Empuja el viento las mechas de los arboles sacudiendo hacia el sur los silbidos de los drones que saben cada tanto posar en la ventana que ahora traquetea en un temblor permanente. He saludado temprano al gendarme vestido de civil, al policía disfrazado de comensal de domingo y a la chica adventista que por calle San Juan camina con su Atalaya apretado entre sus brazos. Lo demás es desierto en una ciudad de domingo donde ni un paraíso ha quedado en pie.
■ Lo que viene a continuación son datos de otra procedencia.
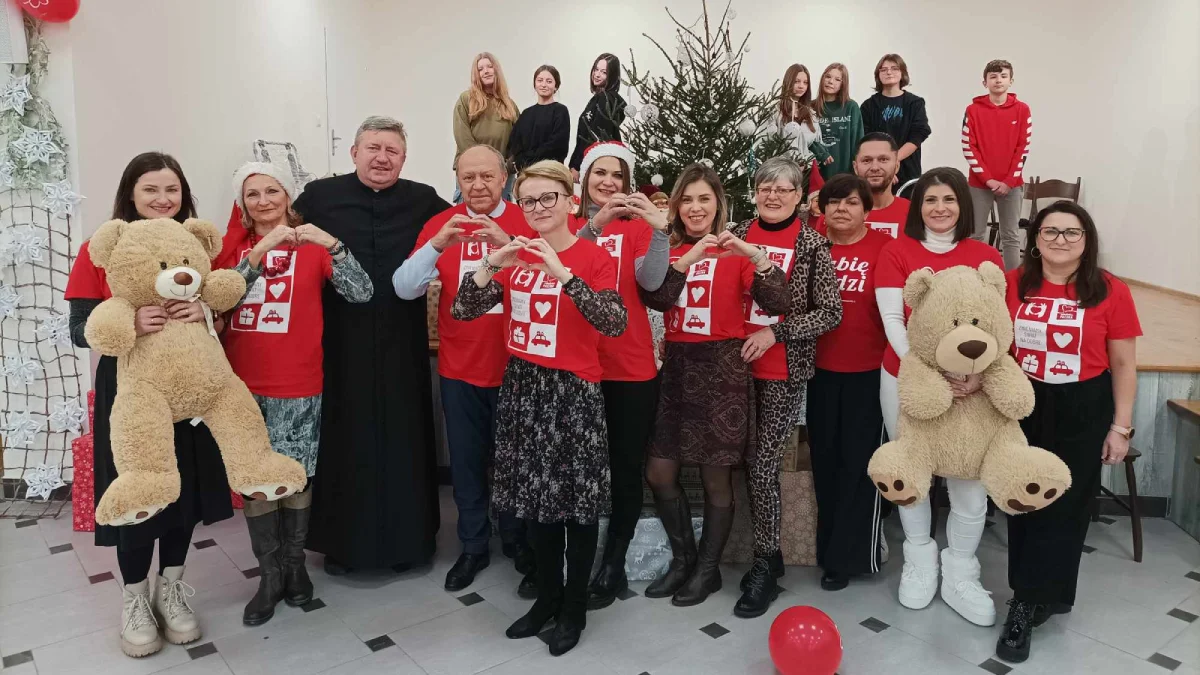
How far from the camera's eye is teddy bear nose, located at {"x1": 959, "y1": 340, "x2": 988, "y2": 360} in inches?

El polvo arremolinado en el pozo, los charcos de una lluvia que no fue, los vidrios de los negocios cerrados, autoclausurados, informan que allí hubo un depósito de esperanza. Sin embargo las vigilancias epidemiológicas garantizan en el entripado de una primavera marchita que los padecientes queden quietos en sus jaulas y asuman el silbido inexacto que por las hendijas se cuelan llevando el vacío casa por casa. El silencio lleno del estar en el mundo. El exabrupto geográfico. El viaje hacia el caos en noches lunares y rituales propiciatorios donde cesa la actitud ciudadana. La vida de derecha, por decirlo de alguna manera, sin ánimo de estigmatizar. Sin ánimo. La vida de derecha en la cotidianeidad sin alma. El lazo cansado que en el aire desiste de su voluntad de captura. La manada suelta. Las animitas pregnadas en los paredones y el reverberar del agua subterránea hedionda que avisa. La vida de derecha como condición del ser para el estar en el mundo desencantado. ¿Qué es el encanto sino una serie de estampas sobreimpresas una tras otra con la Virgen de Guadalupe y la Difunta Correa, o la sombra de la niña muerta de cáncer que ha dejado su cuerpo en el camposanto para ser solo foto y recuerdo que el vertedero ocupa para desliar su torna? En el linchamiento de la turba o el en grito del padeciente está la espada y la victoria para promulgar el anatema.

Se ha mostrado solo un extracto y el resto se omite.